Lob und Kritik zu den Mustervorlagen


(veröffentlicht am 21.05.2018)

Die Musterrechnungsabschlüsse und die Mustervoranschläge gemäß VRV 2015 der Pilotgemeinden Grafenwörth (NÖ), Trofaiach (Stmk) und Klagenfurt am Wörthersee (Ktn) sind Mitte April 2018 von mehreren Portalen gleichzeitig ins Internet gestellt worden.

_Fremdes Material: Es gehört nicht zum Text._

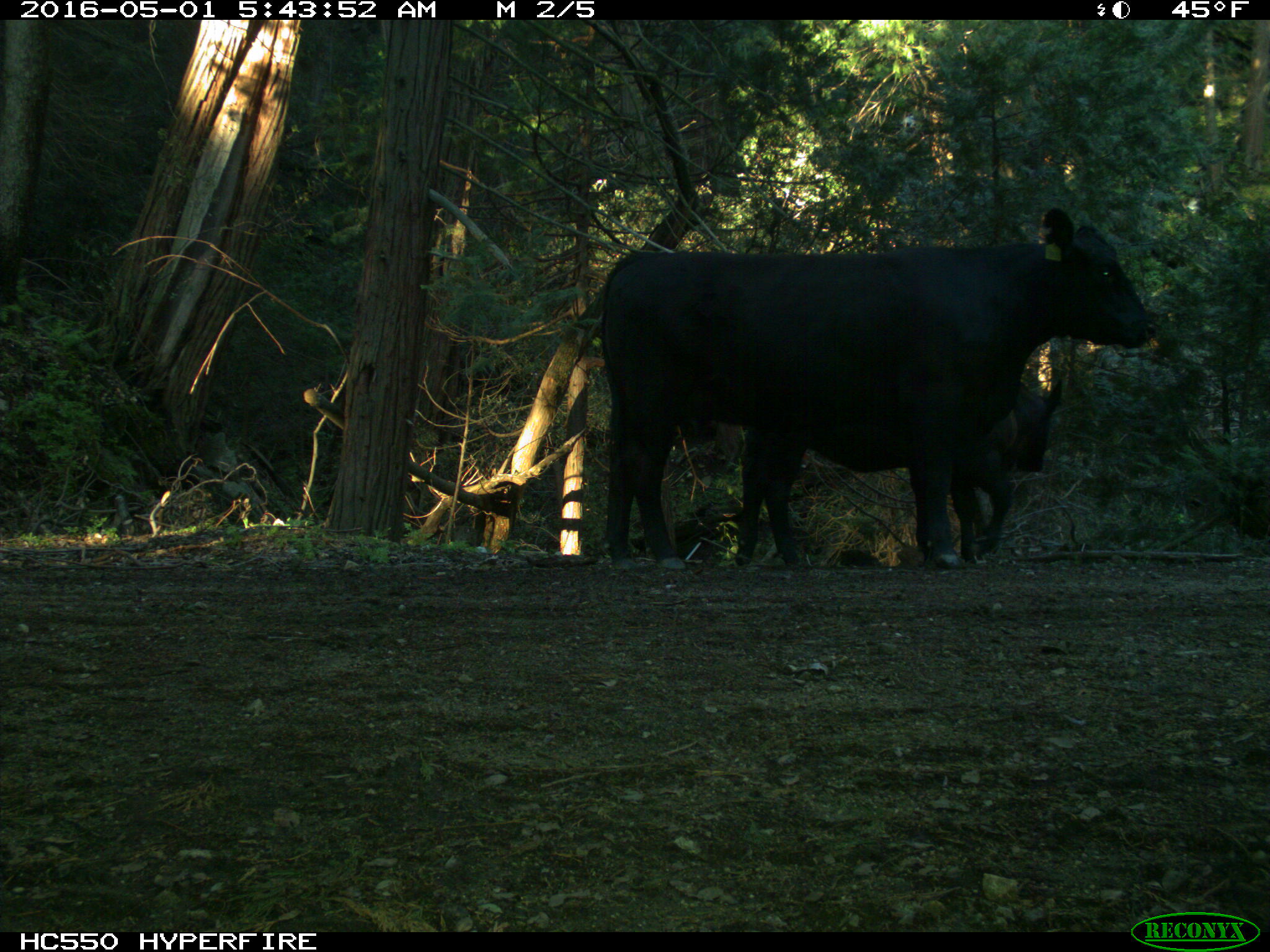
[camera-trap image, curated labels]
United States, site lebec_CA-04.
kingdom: Animalia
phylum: Chordata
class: Mammalia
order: Artiodactyla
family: Bovidae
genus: Bos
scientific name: Bos taurus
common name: domestic cow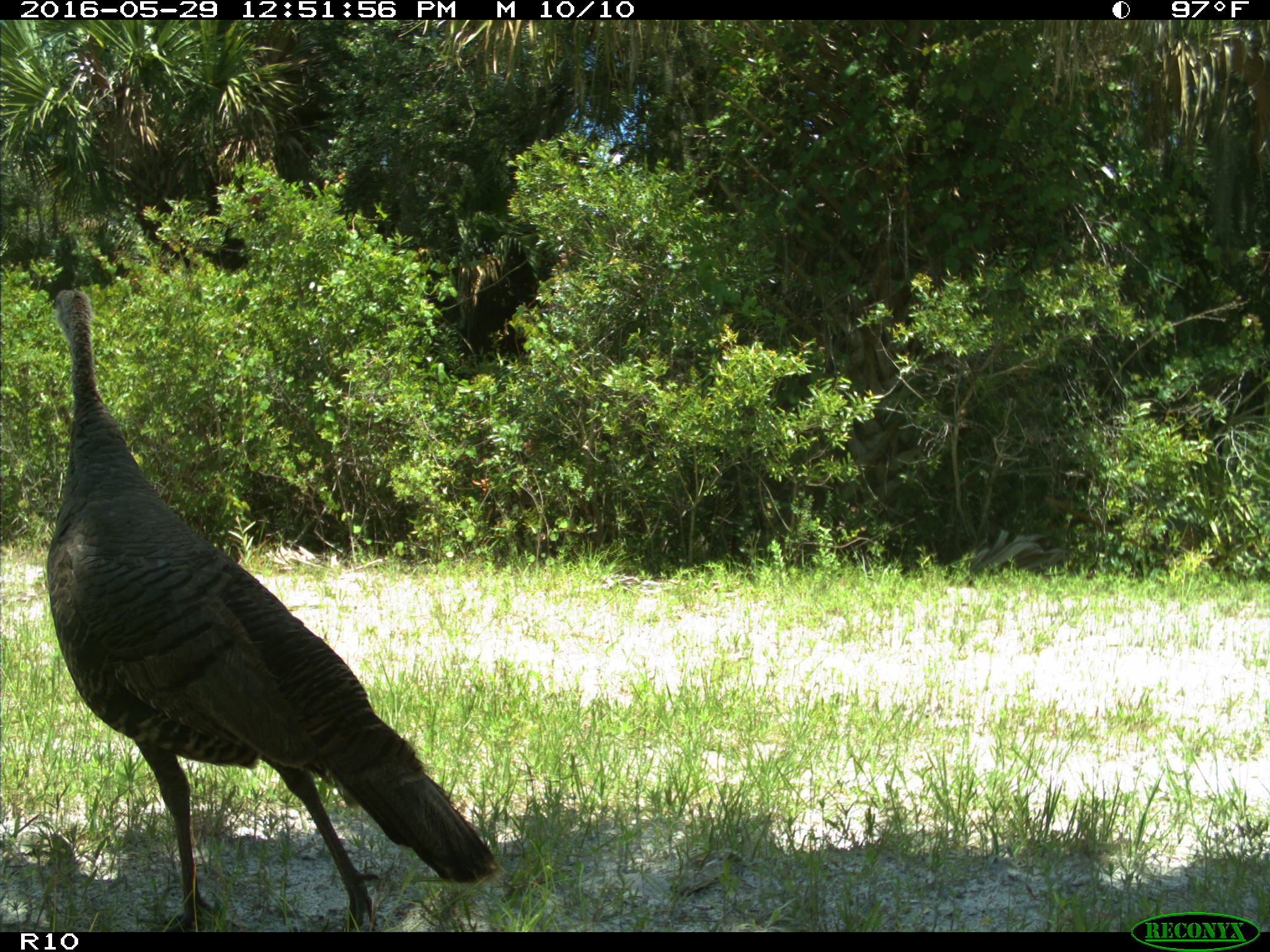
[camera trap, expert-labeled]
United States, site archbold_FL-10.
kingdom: Animalia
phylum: Chordata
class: Aves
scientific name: Aves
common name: birds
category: unidentified bird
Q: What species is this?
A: Unidentified bird (birds) (Aves).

Zum Beispiel von der Seite des Bundesministeriums für Finanzen können die Ergebnisse heruntergeladen werden:

https://www.bmf.gv.at/budget/finanzbeziehungen-zu-laendern-und-gemeinden/323315.html 

 

ENDBERICHT:

MUSTERVORANSCHLAG UND

MUSTERRECHNUNGSABSCHLUSS

FÜR STÄDTE UND GEMEINDEN

NACH DER VRV 2015

(INKL. DER NOVELLE VOM 23.01.2018)

Auftraggeber

Österreichischer Gemeindebund

Löwelstraße 6

1010 Wien

Österreichischer Städtebund

Rathaus, Stiege 5 

1082 Wien

Auftragnehmer / Projektteam

KDZ Managementberatungs- und

Weiterbildungs GmbH

NÖ. Gemeinde Beratung &

SteuerberatungsgesmbH

Quantum Institut für betriebswirtschaftliche 

Beratung GmbH

28. März 2018

(pdf-Datei, 114 Seiten)


1. LOB zu den Musterrechnungsabschlüssen und Mustervoranschlägen

Die Musterrechnungsabschlüsse und die Mustervoranschläge der 3 Pilotgemeinden beruhen auf einer Excel-Simulation. Diese Simulation fußt auf aufwendigen Excel-Programmen (Makros). Solche umfangreichen Makros zu erstellen bedeutet hohen Geist- und Zeitaufwand. Gleichzeitig ist der enorme Zeitdruck zu berücksichtigen und die Tatsache, dass die VRV-Novelle mit vielen wesentlichen Änderungen und Neuerungen  erst im Jänner dieses Jahres in Kraft getreten ist.

 

Dass sich bei einem solchen gewaltigen Prozess Fehler und Ungereimtheiten einschleichen, ist geradezu eine Selbstverständlichkeit! 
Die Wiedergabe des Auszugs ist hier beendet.